HENDRY Kumink, koki dapur program makan bergizi gratis (MBG) di Kabupaten Bogor, Jawa Barat mengisahkan kesehariannya masak di dapur Satuan Pelayanan Pemenuhan Gizi atau SPPG. Salah satu keluhannya adalah sulitnya mengatur tenaga kerja dari SPPG. Mereka, kata Hendry, hanya ingin bekerja sesuai aturan yaitu 8 jam.
Akibatnya, pekerjaan dapur kerap menumpuk dan Hendry harus lembur hingga lebih dari 12 jam demi memastikan makanan untuk ribuan anak tetap tersedia. “Baru opening sehari, gue chef sendiri dengan orang-orang kampung sekitar. Benar haknya kerja 8 jam, tapi masakan belum selesai semua. Akhirnya gue kerjain dibantu owner dan SPPG lain sampai jam 12.30 siang baru beres. Padahal masak mulai jam 12 malam,” kata Hendry saat dikonfirmasi pada Sabtu, 27 September 2025.
Scroll ke bawah untuk melanjutkan membaca
Hendry menuturkan, kebiasaan karyawan dapur ingin segera pulang membuat sebagian besar makanan diproses jauh lebih awal, bahkan sejak dini hari. “Emak-emak masak semua makanan dari awal biar jam 6 pagi bisa pulang. Akhirnya makanan sudah ready jam 4 pagi,” ujarnya.
Masalahnya, kata Hendry, makanan basah seperti sayuran hanya bisa bertahan maksimal enam jam. Jika dikonsumsi murid SMP atau SMA yang istirahat siang (sekitar jam 12.00 siang), makanan berisiko basi dan berpotensi menyebabkan keracunan. “Makanya kebanyakan kasus keracunan MBG dialami anak SMP, SMA, atau SMK,” katanya.

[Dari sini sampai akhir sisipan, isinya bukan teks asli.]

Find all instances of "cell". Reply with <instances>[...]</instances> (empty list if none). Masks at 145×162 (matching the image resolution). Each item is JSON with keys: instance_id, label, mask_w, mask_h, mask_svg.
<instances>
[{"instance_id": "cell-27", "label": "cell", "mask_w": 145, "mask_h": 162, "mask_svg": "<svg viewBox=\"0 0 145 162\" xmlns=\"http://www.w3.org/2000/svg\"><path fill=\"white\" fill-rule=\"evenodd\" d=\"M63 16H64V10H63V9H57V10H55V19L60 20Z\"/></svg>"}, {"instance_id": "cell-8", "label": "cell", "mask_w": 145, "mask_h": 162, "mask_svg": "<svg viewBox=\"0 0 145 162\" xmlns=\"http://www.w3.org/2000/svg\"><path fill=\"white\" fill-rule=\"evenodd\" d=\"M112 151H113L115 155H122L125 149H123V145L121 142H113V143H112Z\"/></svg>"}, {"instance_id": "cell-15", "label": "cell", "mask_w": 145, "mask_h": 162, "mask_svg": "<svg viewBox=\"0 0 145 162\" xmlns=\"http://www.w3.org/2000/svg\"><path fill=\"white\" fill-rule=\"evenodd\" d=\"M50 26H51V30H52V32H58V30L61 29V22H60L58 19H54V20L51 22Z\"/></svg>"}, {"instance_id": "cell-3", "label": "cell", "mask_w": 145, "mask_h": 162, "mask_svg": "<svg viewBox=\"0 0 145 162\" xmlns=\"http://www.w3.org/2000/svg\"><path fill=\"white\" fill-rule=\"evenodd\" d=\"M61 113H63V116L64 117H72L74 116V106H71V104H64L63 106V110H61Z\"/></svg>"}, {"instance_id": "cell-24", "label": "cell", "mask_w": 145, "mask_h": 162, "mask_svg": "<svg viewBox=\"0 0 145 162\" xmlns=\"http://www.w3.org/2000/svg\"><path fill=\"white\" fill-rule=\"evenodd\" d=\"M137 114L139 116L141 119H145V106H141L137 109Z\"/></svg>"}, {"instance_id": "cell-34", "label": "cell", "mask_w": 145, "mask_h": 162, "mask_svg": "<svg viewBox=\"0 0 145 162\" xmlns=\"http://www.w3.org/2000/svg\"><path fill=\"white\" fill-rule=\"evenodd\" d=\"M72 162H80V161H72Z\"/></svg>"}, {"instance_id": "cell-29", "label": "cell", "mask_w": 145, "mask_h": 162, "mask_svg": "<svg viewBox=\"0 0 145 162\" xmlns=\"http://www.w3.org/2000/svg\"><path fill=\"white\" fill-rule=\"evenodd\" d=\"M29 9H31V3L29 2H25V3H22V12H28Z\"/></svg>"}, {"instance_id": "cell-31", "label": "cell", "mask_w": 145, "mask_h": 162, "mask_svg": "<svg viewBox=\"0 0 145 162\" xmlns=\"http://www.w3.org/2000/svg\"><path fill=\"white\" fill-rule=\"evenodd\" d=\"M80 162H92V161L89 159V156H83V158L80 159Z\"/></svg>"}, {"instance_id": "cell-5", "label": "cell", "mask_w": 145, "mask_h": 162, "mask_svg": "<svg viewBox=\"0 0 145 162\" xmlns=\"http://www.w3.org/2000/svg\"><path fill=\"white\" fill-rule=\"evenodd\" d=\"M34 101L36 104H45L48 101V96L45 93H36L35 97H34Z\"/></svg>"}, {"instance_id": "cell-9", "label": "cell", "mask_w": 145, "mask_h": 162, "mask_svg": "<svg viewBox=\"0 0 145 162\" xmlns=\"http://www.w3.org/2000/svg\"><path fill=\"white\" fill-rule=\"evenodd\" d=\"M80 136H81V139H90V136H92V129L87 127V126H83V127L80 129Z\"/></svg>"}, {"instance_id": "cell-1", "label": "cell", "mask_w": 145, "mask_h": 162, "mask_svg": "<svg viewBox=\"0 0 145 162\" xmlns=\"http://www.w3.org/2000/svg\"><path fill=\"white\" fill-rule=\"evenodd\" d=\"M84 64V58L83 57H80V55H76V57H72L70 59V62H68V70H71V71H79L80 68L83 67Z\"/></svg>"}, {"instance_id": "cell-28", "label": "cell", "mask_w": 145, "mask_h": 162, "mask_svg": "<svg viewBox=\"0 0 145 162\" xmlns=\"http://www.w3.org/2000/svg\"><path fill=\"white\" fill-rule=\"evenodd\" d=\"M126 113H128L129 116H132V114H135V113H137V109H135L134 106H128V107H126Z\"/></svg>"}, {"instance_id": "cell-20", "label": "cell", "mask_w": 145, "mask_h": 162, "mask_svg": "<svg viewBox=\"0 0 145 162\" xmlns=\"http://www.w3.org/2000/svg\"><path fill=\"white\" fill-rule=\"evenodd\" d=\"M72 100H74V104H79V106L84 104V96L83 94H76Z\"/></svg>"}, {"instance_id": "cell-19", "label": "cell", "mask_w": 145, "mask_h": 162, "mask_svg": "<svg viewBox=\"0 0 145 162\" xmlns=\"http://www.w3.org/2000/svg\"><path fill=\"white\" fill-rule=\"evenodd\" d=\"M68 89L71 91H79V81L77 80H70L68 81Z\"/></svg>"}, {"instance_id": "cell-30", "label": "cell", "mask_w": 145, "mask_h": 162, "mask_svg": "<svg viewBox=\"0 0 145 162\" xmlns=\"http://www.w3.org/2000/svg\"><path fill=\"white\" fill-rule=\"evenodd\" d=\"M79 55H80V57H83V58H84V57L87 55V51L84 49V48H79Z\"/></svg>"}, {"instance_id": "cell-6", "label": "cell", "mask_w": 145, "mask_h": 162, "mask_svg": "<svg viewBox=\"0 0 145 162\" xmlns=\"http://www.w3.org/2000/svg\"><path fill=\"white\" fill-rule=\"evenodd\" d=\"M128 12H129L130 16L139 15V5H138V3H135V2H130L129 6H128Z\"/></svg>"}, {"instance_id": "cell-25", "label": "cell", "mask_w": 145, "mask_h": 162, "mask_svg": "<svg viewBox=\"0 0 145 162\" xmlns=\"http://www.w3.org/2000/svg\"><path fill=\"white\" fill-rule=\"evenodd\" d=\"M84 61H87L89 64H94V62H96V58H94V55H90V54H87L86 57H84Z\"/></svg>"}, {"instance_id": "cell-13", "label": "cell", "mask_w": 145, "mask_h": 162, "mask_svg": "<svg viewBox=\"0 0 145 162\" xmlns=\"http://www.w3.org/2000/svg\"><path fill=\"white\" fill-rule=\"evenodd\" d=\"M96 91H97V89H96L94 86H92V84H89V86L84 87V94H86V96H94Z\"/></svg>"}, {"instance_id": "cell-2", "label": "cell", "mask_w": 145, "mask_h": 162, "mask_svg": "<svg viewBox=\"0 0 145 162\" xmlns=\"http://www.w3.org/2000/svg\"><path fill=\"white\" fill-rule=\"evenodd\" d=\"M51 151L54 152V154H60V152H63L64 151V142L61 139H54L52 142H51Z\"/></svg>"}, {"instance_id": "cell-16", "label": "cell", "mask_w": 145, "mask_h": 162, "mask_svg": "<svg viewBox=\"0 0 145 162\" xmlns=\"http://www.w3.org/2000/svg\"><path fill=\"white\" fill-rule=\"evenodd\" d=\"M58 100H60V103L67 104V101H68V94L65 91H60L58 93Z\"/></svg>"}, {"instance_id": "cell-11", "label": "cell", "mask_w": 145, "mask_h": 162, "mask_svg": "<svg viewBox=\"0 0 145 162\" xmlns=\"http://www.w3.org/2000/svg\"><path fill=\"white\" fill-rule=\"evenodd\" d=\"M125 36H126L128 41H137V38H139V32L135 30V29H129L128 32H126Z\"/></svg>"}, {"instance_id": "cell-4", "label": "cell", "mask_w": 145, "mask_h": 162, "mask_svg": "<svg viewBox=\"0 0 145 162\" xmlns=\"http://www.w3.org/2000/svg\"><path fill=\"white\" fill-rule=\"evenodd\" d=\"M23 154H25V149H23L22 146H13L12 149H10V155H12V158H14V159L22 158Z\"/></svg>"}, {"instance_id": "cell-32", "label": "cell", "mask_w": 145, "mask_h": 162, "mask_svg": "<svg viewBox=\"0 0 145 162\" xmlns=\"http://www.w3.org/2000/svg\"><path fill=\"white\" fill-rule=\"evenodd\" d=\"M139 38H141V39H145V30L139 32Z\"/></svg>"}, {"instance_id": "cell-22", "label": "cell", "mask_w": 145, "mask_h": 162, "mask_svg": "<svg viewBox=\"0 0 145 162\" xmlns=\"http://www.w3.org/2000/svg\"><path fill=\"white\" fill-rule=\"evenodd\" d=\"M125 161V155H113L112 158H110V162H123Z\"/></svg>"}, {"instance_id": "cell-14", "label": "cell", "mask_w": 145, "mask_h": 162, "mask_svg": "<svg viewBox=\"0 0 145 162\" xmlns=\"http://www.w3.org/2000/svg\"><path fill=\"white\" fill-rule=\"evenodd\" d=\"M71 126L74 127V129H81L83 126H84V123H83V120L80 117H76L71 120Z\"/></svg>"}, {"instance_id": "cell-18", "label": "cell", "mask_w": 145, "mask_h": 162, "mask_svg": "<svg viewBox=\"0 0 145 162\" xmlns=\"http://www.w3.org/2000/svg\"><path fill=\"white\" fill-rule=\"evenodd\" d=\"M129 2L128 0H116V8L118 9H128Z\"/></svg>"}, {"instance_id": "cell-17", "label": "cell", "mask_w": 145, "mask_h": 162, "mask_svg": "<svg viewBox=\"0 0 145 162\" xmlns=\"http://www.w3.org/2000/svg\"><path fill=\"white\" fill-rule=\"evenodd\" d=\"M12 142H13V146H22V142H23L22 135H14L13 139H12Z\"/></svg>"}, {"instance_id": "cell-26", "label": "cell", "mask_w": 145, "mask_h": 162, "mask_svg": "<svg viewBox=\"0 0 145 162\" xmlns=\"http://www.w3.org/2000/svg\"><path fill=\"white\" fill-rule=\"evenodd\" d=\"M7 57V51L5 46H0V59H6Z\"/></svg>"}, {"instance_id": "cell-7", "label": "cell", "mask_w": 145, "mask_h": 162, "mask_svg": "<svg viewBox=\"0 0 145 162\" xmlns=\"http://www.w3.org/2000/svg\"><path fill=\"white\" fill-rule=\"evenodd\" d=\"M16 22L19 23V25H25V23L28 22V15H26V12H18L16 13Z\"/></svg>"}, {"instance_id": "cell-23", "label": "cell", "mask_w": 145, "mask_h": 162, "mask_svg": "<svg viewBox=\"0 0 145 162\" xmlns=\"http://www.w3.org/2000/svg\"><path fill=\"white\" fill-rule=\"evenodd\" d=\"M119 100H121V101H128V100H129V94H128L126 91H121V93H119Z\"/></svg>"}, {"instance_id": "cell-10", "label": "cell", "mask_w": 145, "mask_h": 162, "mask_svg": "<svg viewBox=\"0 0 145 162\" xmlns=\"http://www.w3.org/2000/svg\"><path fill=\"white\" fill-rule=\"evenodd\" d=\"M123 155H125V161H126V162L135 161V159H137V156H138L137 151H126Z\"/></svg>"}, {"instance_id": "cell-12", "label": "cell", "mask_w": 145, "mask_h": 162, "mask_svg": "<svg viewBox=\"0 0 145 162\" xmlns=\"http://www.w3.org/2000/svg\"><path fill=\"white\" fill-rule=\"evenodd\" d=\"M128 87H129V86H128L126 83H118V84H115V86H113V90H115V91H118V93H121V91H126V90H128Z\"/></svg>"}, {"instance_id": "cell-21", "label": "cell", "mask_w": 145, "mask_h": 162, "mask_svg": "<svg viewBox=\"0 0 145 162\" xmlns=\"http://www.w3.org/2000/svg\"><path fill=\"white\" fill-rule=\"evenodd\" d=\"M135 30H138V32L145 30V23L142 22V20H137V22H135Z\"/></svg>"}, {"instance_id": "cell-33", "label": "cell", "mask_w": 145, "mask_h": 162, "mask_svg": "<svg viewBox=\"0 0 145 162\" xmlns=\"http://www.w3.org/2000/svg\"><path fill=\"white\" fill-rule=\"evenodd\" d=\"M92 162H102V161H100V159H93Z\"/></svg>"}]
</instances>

Menurut Hendry, pemerintah perlu membuat aturan baru yang mewajibkan keberadaan tenaga profesional di setiap dapur MBG, minimal seorang chef dan asistennya. “Ahli gizi paham soal gizi, tapi enggak paham bagaimana eksekusi masakan dalam jumlah besar. Kalau ada chef pro, ritme kerja dapur bisa lebih teratur, enggak asal buru-buru biar cepat pulang,” ujar Hendry.
Meski penuh tekanan, Hendry tetap merasa lega ketika guru-guru penerima makanan MBG di Bogor menyebut masakannya enak dan disukai anak-anak. “Capek hilang pas dengar kabar anak-anak suka. Itu yang bikin gue semangat,” katanya.